We can even use the direction field and representative solution curves to make predictions about solutions, such as long-term behaviour. For example, it appears that no matter the initial amount \(q(0)\text{,}\) all solution functions will satisfy
\begin{equation*} q(t) \to 0 \qquad \text{as} \qquad t \to \infty \text{.} \end{equation*}

Example 4.3.6. A direction field that varies in both horizontal and vertical.

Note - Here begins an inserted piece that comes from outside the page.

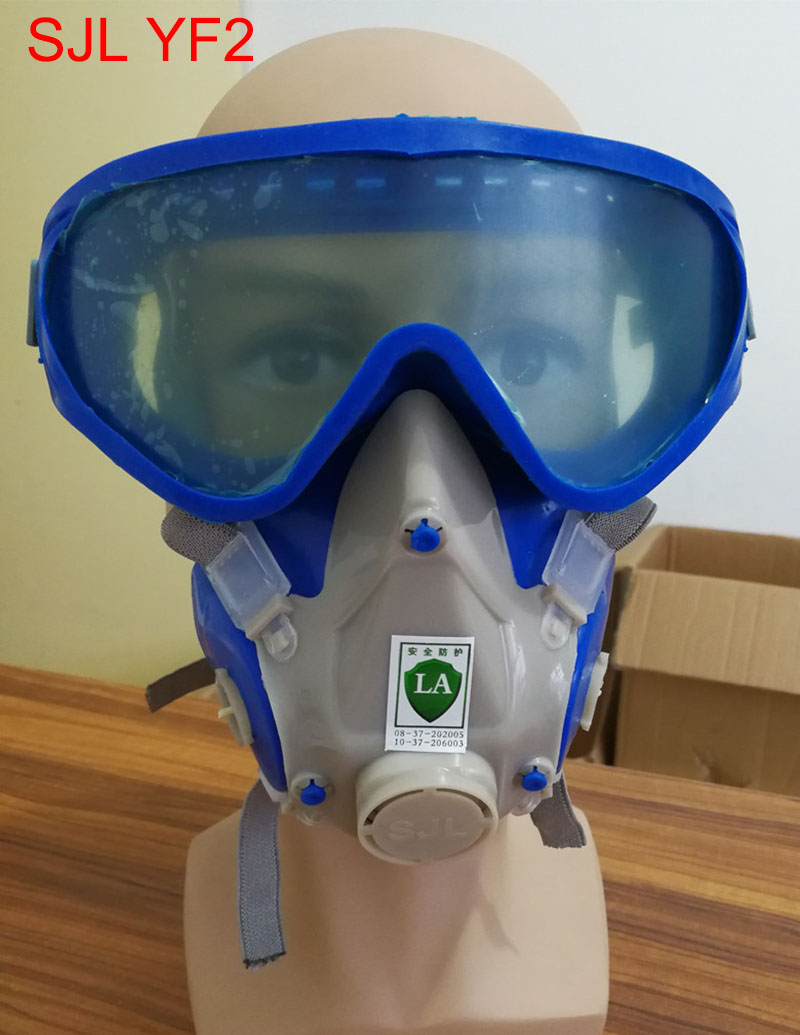 SJL YF2 respirator mask Goggles One type respirator gas mask Painting painting face mask face mask SJL/3M filter windproof anti dust mask eyes protection goggles filter protective respirator painting spraying face mask breathable mouth mask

Now let’s try plotting a direction field for the rate equation in Example 4.2.6. This example is slightly different from the last in that the rate equation involves the independent variable as well, so the slopes of our line segments will vary more.
Our rate equation in that example was
\begin{equation*} r(t) = \frac{q(t) \bbrac{1 - q(t)}}{t + 1} \text{.} \end{equation*}
Here is an example slope calculation for one of the line segments in the direction field. If we assume that there exists a solution function \(q(t)\) whose graph passes through the point \((1,-2)\text{,}\) then that means \(q(1) = -2\text{,}\) and so
\begin{align*} r(1) \amp = \frac{q(1) \bbrac{1 - q(1)}}{1 + 1} \\ \amp = \frac{-2 \bbrac{1 - (-2)}}{2} \\ \amp = - 3 \text{.} \end{align*}
So in our direction field we should draw a little line segment at point \((1,-2)\) with slope \(-3\text{.}\) To get an actual direction field, we repeat the above calculation at a number of points in a grid. In Figure 4.3.7, we have carried this out for
\begin{align*} 0 \le \amp t \le 4, \amp -4 \le \amp q(t) \le 4 \text{,} \end{align*}
with grid points spaced a half-unit apart.
Direction field for a rate equation involving both the dependent and independent variables.
Figure 4.3.7. Direction field for a rate equation involving both the dependent and independent variables.
In this direction field, we can see a few different kinds of behaviours on the domain \(t \ge 0\text{.}\) First, we can see two equilibrium or “steady-state” solutions at \(q(t) = 1\) and \(q(t) = 0\text{.}\) (The slope segments at \(q(t) = 0\) are hidden by the \(t\)-axis, but they are also horizontal there.) Second, when the initial amount \(q(0)\) is positive, the solutions appear to tend to \(1\) over the long term. That is, when \(q(0) \gt 0\text{,}\) it appears that we will have
\begin{equation*} q(t) \to 1 \qquad \text{as} \qquad t \to \infty \text{.} \end{equation*}
However, when the initial amount \(q(0)\) is negative, the solutions appear to eventually head sharply downward. That is, when \(q(0) \lt 0\text{,}\) it appears that we will have
\begin{equation*} q(t) \to -\infty \qquad \text{as} \qquad t \to \infty \text{.} \end{equation*}
Several solution curves superimposed onto the direction field for a rate equation.
Figure 4.3.8. Several solution curves superimposed onto the direction field for a rate equation.

Definition 4.3.9. Integral curve.

A curve in the \(tq\)-plane that follows the direction field for a specific rate equation.

Warning 4.3.10.

Integral curves do not always represent solution functions, as they sometimes fail the Vertical Line Test. But even in that case we can usually “snip” them into pieces of the curve so that each individual piece is the graph of a solution function.